Quote Originally Posted by dalor
So you really don`t think that if the Pope could literally cause Angels to come to earth and invoke the will of an All-Mighty God...and not only the Pope but Cardinals, Arch-Bishops, Bishobs and even the lowly Friar...
If the Pope can summon angels, and he declares the Emperor Louis the Bavarian to be excommunicated, but the Archbishops of Mainz, Cologne, and Trier, who can also summon angels, argue that the Emperor is unjustly excommunicated, and in the right, why should I believe the Pope over the Archbishops? What if the Pope has also fought with the Franciscan order, bans the Franciscans, and all of them, lowly friars, continue to benefit from the grace of God and cast spells and sumon angels, and the Franciscans support the Emperor. Further, the Pope seems to be taking directions on at least some matters from the King of France, and learned people, such as Petrarch decry the Papacy and speak of an Avignon Papacy?

There is nothing in the D&D rules for declaring that one orthodoxy is correct, and the other is false. There are rules that say that defying your god will cost you spells. But let's be eccumenical and assume that Protestants please god as much as Catholics, and in such case both have spells, both summon angels, both have all the powers one would expect of functioning clerics in good standing.

Priests of Haelyn can be LE or CG. Both get spells, not only do they have different alignments, they can be expected to differ on the authority of priests over the faithful, the hierarchy of the church, responce to orthodoxy, literal interpretations of texts. We know that Fitzalan produced a significant theologiocal break with the Orthodox Imperial Temple, and both of them can cast Haelyn's spells and win his favor.
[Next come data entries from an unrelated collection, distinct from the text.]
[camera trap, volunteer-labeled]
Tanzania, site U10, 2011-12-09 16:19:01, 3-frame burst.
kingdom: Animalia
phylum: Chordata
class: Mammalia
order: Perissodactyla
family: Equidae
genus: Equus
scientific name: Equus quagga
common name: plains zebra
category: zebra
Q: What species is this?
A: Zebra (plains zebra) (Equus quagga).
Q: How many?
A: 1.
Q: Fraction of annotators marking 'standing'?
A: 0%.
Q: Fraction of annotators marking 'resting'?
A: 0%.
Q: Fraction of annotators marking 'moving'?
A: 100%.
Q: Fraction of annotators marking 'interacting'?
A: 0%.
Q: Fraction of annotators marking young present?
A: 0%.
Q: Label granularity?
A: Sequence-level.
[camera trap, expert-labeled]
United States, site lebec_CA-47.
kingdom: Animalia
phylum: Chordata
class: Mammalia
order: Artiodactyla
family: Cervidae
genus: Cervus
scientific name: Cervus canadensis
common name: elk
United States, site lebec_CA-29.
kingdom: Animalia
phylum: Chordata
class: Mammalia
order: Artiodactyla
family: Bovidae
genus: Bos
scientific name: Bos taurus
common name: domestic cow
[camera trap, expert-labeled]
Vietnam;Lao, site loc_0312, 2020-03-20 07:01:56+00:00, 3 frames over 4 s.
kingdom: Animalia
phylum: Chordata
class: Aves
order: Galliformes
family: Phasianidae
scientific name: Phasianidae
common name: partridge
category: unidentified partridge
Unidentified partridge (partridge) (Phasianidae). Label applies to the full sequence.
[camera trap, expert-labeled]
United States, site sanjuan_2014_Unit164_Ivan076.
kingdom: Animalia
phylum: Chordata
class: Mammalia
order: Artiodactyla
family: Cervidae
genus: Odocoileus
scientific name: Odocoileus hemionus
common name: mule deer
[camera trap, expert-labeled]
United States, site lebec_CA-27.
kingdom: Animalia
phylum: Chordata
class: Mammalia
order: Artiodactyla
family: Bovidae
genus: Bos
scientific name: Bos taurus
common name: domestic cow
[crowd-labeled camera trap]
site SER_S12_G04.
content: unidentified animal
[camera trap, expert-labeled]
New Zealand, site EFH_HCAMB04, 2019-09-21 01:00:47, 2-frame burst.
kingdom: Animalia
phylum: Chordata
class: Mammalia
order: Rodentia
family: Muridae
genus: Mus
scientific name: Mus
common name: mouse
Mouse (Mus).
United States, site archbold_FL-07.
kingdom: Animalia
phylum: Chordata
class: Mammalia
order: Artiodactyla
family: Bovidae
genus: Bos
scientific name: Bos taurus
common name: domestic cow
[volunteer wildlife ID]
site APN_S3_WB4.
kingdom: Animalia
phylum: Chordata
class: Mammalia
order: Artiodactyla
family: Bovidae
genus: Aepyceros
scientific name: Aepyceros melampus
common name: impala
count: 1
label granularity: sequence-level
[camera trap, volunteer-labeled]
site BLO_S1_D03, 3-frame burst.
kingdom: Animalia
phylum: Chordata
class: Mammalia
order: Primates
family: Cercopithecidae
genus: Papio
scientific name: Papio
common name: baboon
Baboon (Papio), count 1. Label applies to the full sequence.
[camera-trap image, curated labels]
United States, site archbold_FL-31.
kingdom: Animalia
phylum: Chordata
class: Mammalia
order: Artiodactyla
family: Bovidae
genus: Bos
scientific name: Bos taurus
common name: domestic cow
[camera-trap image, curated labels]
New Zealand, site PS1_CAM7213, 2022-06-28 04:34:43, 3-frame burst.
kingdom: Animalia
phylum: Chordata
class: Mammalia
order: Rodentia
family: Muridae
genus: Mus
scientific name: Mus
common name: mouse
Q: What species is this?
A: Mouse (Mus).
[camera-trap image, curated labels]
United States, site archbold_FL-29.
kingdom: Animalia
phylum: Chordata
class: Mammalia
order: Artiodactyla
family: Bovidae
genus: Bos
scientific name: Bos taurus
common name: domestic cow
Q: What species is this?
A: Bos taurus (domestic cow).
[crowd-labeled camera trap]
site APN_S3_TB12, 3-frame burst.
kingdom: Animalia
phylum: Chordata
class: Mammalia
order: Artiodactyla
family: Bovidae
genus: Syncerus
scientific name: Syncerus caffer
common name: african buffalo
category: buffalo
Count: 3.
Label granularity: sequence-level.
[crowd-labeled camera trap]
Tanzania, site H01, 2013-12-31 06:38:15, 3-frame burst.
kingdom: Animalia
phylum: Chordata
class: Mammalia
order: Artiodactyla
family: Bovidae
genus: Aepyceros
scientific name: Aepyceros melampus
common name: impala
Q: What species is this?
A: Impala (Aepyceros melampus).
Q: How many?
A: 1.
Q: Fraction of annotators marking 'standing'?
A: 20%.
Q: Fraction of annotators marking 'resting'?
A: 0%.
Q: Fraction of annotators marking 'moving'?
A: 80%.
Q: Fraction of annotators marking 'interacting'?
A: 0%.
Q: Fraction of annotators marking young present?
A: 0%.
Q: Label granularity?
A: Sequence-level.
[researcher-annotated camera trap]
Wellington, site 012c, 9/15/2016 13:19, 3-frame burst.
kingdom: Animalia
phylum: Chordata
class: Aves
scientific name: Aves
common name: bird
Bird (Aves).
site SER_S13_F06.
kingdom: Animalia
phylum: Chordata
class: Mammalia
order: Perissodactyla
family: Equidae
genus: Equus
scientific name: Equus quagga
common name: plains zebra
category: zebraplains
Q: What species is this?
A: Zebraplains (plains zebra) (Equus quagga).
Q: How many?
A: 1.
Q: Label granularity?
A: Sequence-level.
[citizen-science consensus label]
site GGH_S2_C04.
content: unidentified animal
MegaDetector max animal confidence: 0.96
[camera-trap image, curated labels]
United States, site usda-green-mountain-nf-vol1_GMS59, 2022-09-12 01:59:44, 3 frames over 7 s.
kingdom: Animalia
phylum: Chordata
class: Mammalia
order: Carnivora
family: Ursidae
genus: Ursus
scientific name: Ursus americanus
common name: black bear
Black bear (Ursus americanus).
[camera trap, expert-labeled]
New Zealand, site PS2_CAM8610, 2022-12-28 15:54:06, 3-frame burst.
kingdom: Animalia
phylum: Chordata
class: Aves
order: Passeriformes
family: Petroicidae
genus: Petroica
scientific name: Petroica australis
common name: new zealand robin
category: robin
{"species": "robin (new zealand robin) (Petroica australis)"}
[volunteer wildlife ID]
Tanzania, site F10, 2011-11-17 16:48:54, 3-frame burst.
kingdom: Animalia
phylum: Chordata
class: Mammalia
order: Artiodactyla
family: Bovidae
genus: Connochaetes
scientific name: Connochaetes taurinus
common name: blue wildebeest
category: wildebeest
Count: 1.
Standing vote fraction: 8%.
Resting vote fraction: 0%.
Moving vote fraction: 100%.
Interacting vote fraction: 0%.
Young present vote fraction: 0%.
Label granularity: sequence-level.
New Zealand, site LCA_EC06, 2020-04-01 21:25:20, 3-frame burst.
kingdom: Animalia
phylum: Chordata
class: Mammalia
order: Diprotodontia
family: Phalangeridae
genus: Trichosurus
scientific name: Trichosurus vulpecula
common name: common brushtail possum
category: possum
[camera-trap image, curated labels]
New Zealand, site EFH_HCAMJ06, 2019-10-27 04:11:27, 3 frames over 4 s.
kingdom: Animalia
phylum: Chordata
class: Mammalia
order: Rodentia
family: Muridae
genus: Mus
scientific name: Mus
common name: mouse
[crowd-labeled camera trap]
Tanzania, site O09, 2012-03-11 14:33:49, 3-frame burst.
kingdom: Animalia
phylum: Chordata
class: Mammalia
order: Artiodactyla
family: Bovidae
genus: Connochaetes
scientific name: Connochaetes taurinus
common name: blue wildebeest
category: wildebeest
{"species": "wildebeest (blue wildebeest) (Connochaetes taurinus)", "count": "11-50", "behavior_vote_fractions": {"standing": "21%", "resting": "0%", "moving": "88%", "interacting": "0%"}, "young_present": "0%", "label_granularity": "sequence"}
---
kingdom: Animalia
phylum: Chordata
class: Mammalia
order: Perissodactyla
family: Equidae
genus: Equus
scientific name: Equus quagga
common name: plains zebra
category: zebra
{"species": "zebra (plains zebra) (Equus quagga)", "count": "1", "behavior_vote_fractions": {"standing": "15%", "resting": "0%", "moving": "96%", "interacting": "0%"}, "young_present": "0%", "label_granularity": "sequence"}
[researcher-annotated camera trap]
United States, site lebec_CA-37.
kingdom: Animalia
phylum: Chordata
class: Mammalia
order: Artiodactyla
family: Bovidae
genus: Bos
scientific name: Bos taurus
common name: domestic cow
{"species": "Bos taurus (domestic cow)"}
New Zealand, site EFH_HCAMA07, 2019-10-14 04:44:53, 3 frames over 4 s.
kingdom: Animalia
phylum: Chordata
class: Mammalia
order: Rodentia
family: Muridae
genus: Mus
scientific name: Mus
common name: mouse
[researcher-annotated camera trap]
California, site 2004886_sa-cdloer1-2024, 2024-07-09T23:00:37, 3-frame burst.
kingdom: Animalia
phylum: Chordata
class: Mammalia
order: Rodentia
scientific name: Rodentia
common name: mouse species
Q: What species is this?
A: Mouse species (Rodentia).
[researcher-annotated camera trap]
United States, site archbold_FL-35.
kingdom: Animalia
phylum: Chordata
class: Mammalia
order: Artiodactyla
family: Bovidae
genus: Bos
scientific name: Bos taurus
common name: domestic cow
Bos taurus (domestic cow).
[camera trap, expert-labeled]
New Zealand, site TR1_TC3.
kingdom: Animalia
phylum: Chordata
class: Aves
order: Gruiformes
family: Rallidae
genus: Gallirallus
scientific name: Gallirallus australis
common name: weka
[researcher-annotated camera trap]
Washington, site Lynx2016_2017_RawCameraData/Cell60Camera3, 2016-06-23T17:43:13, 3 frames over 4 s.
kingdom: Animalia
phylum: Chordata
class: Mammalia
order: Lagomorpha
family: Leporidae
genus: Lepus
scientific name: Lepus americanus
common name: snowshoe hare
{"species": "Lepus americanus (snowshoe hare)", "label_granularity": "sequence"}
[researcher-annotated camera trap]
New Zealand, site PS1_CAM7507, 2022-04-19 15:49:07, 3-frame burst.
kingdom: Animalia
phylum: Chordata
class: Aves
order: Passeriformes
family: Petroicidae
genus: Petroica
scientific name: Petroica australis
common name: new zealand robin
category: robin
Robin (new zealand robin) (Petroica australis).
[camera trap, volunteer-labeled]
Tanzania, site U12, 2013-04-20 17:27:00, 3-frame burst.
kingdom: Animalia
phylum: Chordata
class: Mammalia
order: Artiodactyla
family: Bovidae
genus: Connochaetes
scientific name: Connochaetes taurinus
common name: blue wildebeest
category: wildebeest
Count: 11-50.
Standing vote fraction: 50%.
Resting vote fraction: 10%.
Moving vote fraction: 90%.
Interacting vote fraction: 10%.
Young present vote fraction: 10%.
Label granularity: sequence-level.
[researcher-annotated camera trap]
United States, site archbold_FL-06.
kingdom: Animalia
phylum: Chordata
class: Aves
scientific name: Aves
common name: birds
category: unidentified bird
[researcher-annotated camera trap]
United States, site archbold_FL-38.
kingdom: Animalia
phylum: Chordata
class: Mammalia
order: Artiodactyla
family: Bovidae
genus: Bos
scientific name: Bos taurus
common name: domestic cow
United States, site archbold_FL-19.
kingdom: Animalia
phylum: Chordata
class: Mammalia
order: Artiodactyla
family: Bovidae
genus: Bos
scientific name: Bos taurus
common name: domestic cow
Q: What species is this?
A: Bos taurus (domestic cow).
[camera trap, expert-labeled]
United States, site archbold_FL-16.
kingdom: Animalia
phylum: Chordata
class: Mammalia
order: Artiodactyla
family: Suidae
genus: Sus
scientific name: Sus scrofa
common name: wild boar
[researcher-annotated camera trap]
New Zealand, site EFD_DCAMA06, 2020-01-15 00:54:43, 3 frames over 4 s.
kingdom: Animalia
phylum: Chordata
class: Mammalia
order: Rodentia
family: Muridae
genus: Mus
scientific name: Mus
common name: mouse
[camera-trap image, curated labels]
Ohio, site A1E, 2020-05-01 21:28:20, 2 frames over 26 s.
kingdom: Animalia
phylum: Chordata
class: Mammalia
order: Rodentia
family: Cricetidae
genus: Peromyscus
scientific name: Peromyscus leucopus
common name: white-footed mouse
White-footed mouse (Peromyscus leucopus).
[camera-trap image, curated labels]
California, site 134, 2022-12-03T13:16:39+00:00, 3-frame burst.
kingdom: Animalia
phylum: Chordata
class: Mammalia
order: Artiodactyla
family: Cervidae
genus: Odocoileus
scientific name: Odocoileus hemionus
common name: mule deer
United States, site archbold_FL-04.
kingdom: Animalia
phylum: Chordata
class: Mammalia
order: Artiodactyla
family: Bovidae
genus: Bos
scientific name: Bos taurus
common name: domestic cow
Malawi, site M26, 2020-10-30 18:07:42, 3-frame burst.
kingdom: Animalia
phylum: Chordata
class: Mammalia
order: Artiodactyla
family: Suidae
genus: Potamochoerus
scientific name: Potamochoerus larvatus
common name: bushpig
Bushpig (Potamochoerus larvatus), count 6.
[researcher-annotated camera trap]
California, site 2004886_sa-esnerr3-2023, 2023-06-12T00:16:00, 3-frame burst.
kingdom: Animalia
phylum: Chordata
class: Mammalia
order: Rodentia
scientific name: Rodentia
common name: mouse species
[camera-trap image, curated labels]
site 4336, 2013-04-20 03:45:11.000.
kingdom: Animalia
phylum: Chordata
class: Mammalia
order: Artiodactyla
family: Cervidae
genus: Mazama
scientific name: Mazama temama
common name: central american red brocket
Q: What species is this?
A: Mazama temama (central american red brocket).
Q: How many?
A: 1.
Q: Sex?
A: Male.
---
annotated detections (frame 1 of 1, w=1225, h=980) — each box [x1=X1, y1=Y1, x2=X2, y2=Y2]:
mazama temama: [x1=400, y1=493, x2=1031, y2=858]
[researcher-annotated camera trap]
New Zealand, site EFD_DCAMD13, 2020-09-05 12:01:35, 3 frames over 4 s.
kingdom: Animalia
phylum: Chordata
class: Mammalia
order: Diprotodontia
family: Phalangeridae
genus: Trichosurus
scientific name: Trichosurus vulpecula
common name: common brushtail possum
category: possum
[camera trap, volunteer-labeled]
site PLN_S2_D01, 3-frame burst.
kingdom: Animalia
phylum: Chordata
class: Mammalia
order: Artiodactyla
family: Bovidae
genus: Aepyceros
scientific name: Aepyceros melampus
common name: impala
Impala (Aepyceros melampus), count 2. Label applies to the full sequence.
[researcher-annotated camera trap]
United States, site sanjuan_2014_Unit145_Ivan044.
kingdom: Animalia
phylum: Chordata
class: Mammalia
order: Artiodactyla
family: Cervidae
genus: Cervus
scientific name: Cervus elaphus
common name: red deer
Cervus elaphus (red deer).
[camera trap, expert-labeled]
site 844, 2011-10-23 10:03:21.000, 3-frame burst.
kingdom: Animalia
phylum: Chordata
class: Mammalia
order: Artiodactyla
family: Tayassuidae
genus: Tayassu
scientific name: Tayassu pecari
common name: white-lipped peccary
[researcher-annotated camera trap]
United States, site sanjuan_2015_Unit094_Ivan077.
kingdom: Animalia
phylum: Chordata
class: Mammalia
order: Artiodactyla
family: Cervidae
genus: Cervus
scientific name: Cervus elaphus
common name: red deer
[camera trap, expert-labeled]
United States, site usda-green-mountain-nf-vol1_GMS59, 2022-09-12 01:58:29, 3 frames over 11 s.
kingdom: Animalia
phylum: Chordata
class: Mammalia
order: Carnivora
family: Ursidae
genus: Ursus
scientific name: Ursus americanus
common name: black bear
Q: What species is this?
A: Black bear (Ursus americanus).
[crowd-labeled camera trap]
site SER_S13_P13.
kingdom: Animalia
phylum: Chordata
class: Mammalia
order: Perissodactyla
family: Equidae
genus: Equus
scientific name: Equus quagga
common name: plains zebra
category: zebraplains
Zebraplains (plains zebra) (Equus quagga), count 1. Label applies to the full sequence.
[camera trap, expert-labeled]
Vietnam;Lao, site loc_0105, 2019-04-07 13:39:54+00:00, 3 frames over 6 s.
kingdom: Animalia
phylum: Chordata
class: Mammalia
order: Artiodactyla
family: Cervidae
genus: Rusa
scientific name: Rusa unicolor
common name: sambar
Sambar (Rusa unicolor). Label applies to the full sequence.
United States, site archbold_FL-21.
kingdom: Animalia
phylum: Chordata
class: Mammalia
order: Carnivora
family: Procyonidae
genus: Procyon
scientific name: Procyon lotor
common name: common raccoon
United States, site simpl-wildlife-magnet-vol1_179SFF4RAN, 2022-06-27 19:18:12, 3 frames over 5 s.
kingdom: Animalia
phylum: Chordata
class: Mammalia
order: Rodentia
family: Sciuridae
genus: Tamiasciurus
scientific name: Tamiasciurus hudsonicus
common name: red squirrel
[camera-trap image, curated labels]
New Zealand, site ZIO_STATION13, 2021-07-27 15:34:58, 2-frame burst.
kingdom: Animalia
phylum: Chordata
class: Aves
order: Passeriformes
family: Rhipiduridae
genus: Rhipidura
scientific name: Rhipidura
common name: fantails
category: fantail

I think ConjurerDragon did a great job describing why things we consider natural the medieval mind would consider miraculous and direct evidence of divine action manifest. So I'll just add that the medieval experience with religion was not about faith. Faith is a modern invention to answer people's need for a diety now that we can explain the natural world without recourse to divinities. The medieval world needed to explain storms and natural disasters, and the death of children, plagues, indeed anything out of the ordinary and many ordinary things, like death, that were important. These were explained by recourse to the divine.

One's crops grow because God wills the crops to grow and feed us (there are Biblical texts which make this argument). Moderns believe that crops grow because water activates seeds which absorb nutrients and water then use sunlight to convert these into food, and grow according to natural laws. Its science. To the medieval the harvest was a miracle, and more so, the success of the harvest was a description of God's favor. A poor harvest showed disfavor, a good harvest strong favor. Then recall we must work in natural disasters and disease.

As an aside, the landmark event that caused moderns to consider this issue in a serious way was the Lisbon earthquake of 1755, on All Saints Day while everyone was in church. To see a country's capital slain in church no less, to see the earthquake tumble the city, fires consume the city, and then a tsunami overwhelm the city, is a grave crisis. The old world view attributed this to the wrath of God, but moderns argued other causes, from the congestion of cities (Rousseau) to the arbitrary fragility of life and death (Voltaire), to more naturalistic explanations that volcanos and earthquakes are controlled by as yet undiscovered natural processes (techtonics and vulcanology are still way off).

Using spells and class powers to heal people, summon angels (to keep with this example), and perform miracles is just a game mechanical way of recreating the ideas that the medieval era had of itself (directly, indirectly through its own fantastic literature, and more indirectly through our fantasy literature which is just an evolution of earlier fantasies). If people never thought that gods were real and made work in the affairs of men, we not play games that pretended that there were such gods.